▶ What you are asked to do:
An exact copy of all the data is required, with pictures left out.

▶ Material shown:
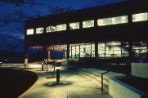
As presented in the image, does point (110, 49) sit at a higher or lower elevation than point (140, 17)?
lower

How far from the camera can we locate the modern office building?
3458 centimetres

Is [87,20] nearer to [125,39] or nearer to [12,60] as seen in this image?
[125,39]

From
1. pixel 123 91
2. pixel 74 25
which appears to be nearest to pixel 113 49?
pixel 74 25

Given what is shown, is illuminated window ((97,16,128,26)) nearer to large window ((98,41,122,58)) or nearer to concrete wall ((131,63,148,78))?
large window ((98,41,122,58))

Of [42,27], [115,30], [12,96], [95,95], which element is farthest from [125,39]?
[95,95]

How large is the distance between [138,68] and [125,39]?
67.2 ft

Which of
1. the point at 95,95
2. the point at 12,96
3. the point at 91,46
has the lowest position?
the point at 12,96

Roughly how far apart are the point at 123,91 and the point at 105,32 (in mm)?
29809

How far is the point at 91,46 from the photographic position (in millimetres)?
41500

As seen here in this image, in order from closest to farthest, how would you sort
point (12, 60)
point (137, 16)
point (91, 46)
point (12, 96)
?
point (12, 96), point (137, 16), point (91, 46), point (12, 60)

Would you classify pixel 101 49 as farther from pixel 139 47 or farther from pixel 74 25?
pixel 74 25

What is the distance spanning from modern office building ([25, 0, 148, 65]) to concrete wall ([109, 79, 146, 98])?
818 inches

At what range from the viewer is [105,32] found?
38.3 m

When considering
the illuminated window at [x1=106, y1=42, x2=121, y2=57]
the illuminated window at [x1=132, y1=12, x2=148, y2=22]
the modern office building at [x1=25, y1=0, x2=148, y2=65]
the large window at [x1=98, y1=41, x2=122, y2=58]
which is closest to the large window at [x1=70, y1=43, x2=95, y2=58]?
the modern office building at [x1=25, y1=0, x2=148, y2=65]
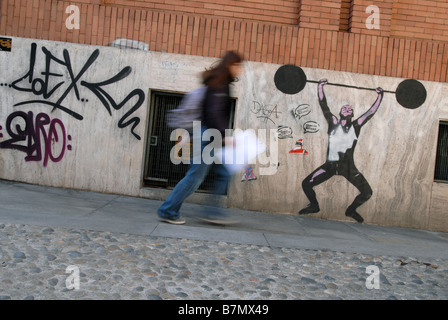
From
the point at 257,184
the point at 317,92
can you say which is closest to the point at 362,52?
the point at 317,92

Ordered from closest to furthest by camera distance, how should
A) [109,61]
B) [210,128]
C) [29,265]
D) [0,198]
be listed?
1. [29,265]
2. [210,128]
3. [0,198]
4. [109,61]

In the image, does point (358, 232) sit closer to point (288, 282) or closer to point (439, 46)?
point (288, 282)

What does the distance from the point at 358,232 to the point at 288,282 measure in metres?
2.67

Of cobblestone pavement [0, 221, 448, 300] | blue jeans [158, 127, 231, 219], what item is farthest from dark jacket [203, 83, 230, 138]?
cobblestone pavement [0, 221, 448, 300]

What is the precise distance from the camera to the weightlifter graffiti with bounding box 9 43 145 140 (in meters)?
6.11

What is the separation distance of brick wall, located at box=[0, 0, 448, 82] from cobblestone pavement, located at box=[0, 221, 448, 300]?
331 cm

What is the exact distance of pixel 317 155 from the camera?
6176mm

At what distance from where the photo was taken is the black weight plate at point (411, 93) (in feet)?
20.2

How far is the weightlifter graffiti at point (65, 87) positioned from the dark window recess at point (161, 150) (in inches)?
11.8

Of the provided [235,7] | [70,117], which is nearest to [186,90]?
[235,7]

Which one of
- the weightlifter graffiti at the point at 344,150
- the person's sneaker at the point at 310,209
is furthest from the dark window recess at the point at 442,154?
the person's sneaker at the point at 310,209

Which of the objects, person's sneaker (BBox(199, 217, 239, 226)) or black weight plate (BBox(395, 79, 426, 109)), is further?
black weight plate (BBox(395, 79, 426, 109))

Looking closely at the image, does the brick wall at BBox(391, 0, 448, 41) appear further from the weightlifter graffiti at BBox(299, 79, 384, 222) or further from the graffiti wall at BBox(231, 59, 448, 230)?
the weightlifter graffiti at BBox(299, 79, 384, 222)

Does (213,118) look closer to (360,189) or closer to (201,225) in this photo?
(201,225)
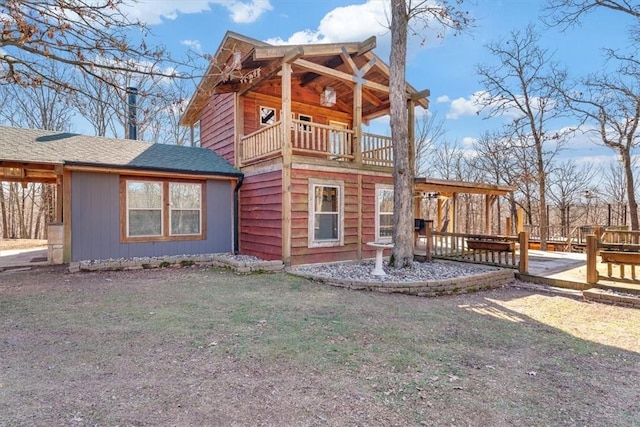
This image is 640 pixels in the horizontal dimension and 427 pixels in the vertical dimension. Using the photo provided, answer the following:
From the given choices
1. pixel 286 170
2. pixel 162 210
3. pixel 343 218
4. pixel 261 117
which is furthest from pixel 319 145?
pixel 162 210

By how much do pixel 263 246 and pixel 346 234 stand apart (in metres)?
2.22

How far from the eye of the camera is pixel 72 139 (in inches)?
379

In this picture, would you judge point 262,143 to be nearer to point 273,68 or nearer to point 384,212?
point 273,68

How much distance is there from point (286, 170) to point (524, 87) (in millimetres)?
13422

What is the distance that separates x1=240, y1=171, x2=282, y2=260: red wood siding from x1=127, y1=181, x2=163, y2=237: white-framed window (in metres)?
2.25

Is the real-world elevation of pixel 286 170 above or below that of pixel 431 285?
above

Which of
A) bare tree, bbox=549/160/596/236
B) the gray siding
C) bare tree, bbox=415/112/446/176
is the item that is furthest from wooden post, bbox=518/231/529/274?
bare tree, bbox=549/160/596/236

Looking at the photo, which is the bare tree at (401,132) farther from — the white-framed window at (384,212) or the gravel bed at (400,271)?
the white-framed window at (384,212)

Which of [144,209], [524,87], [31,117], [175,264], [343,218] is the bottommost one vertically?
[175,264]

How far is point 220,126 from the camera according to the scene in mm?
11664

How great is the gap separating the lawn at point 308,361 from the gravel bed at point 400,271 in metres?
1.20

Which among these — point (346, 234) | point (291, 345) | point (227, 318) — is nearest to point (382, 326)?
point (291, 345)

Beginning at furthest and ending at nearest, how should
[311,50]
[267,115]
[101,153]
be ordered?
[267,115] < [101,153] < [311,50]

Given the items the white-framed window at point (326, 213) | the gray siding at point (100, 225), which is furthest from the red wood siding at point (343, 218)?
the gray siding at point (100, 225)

▶ Expected output:
As presented in the image, does point (110, 49) sit at a higher or lower elevation than point (140, 17)?
lower

How far from the camera can we locate the modern office building?
3458 centimetres

Is [87,20] nearer to [125,39] or nearer to [12,60] as seen in this image?
[125,39]

From
1. pixel 123 91
2. pixel 74 25
which appears to be nearest to pixel 113 49?
pixel 74 25

Given what is shown, is illuminated window ((97,16,128,26)) nearer to large window ((98,41,122,58)) or nearer to concrete wall ((131,63,148,78))?
large window ((98,41,122,58))

Of [42,27], [115,30], [12,96], [95,95], which element is farthest from [125,39]?
[95,95]

How large is the distance between [138,68] and [125,39]?
67.2 ft

Which of
1. the point at 95,95
2. the point at 12,96
3. the point at 91,46
has the lowest position?
the point at 12,96

Roughly how far apart are the point at 123,91 and the point at 105,32 (in mm)?
29809

How far is the point at 91,46 from the photographic position (in millimetres)?
41500

As seen here in this image, in order from closest to farthest, how would you sort
point (12, 60)
point (137, 16)
point (91, 46)
point (12, 96)
?
point (12, 96), point (137, 16), point (91, 46), point (12, 60)

Would you classify pixel 101 49 as farther from pixel 139 47 or farther from pixel 74 25?
pixel 74 25

What is the distance spanning from modern office building ([25, 0, 148, 65]) to concrete wall ([109, 79, 146, 98])?
818 inches

At what range from the viewer is [105,32] found?
38.3 m

When considering
the illuminated window at [x1=106, y1=42, x2=121, y2=57]
the illuminated window at [x1=132, y1=12, x2=148, y2=22]
the modern office building at [x1=25, y1=0, x2=148, y2=65]
the large window at [x1=98, y1=41, x2=122, y2=58]
which is closest to the large window at [x1=70, y1=43, x2=95, y2=58]?
the modern office building at [x1=25, y1=0, x2=148, y2=65]
From
the point at 257,184
the point at 317,92
can you say which is closest to the point at 362,52?
the point at 317,92

Ordered from closest to furthest by camera distance, how should
A) [109,61]
B) [210,128]
C) [29,265]
D) [0,198]
be listed?
1. [29,265]
2. [210,128]
3. [0,198]
4. [109,61]

In the image, does point (358, 232) sit closer to point (288, 282) or closer to point (439, 46)?
point (288, 282)

What does the distance from the point at 358,232 to the point at 288,282 measure in metres?
2.67

Of cobblestone pavement [0, 221, 448, 300] | blue jeans [158, 127, 231, 219], what item is farthest from dark jacket [203, 83, 230, 138]?
cobblestone pavement [0, 221, 448, 300]

What is the precise distance from the camera to the weightlifter graffiti with bounding box 9 43 145 140 (in meters)?
6.11

What is the separation distance of brick wall, located at box=[0, 0, 448, 82] from cobblestone pavement, located at box=[0, 221, 448, 300]?
331 cm

What is the exact distance of pixel 317 155 from the camera?
6176mm

At what distance from where the photo was taken is the black weight plate at point (411, 93) (in feet)?
20.2

How far is the weightlifter graffiti at point (65, 87) positioned from the dark window recess at point (161, 150) (in inches)?
11.8

Of the provided [235,7] | [70,117], which is nearest to [186,90]?
[235,7]

Which one of
- the weightlifter graffiti at the point at 344,150
- the person's sneaker at the point at 310,209
is furthest from the dark window recess at the point at 442,154?
the person's sneaker at the point at 310,209

Which of the objects, person's sneaker (BBox(199, 217, 239, 226)) or black weight plate (BBox(395, 79, 426, 109)), is further?
black weight plate (BBox(395, 79, 426, 109))

Looking closely at the image, does the brick wall at BBox(391, 0, 448, 41) appear further from the weightlifter graffiti at BBox(299, 79, 384, 222) or further from the graffiti wall at BBox(231, 59, 448, 230)?
the weightlifter graffiti at BBox(299, 79, 384, 222)

Does (213,118) look closer to (360,189) or closer to (201,225) in this photo?
(201,225)
This image is 640 pixels in the horizontal dimension and 427 pixels in the vertical dimension. Using the photo provided, answer the following:
From the given choices
1. pixel 286 170
2. pixel 162 210
3. pixel 343 218
4. pixel 261 117
which is furthest from pixel 319 145?
pixel 162 210

By how much do pixel 263 246 and pixel 346 234 stand apart (in metres)?
2.22

How far from the eye of the camera is pixel 72 139 (in inches)?
379

In this picture, would you judge point 262,143 to be nearer to point 273,68 or nearer to point 384,212?
point 273,68

How much distance is there from point (286, 170) to point (524, 87) (in millimetres)?
13422

What is the distance that separates x1=240, y1=171, x2=282, y2=260: red wood siding from x1=127, y1=181, x2=163, y2=237: white-framed window (in metres)?
2.25

Is the real-world elevation of pixel 286 170 above or below that of pixel 431 285?
above

Which of
A) bare tree, bbox=549/160/596/236
B) the gray siding
C) bare tree, bbox=415/112/446/176
is the item that is furthest from wooden post, bbox=518/231/529/274?
bare tree, bbox=549/160/596/236

Looking at the photo, which is the bare tree at (401,132) farther from — the white-framed window at (384,212) or the gravel bed at (400,271)?
the white-framed window at (384,212)

Which of [144,209], [524,87], [31,117], [175,264], [343,218] is the bottommost one vertically?
[175,264]

How far is point 220,126 from the camera according to the scene in mm?
11664

How great is the gap separating the lawn at point 308,361 from the gravel bed at point 400,271 in metres?
1.20

Which among these — point (346, 234) | point (291, 345) | point (227, 318) — is nearest to point (382, 326)?
point (291, 345)

Beginning at furthest and ending at nearest, how should
[311,50]
[267,115]
[101,153]
be ordered?
[267,115] < [101,153] < [311,50]

Given the items the white-framed window at point (326, 213) | the gray siding at point (100, 225), which is furthest from the red wood siding at point (343, 218)?
the gray siding at point (100, 225)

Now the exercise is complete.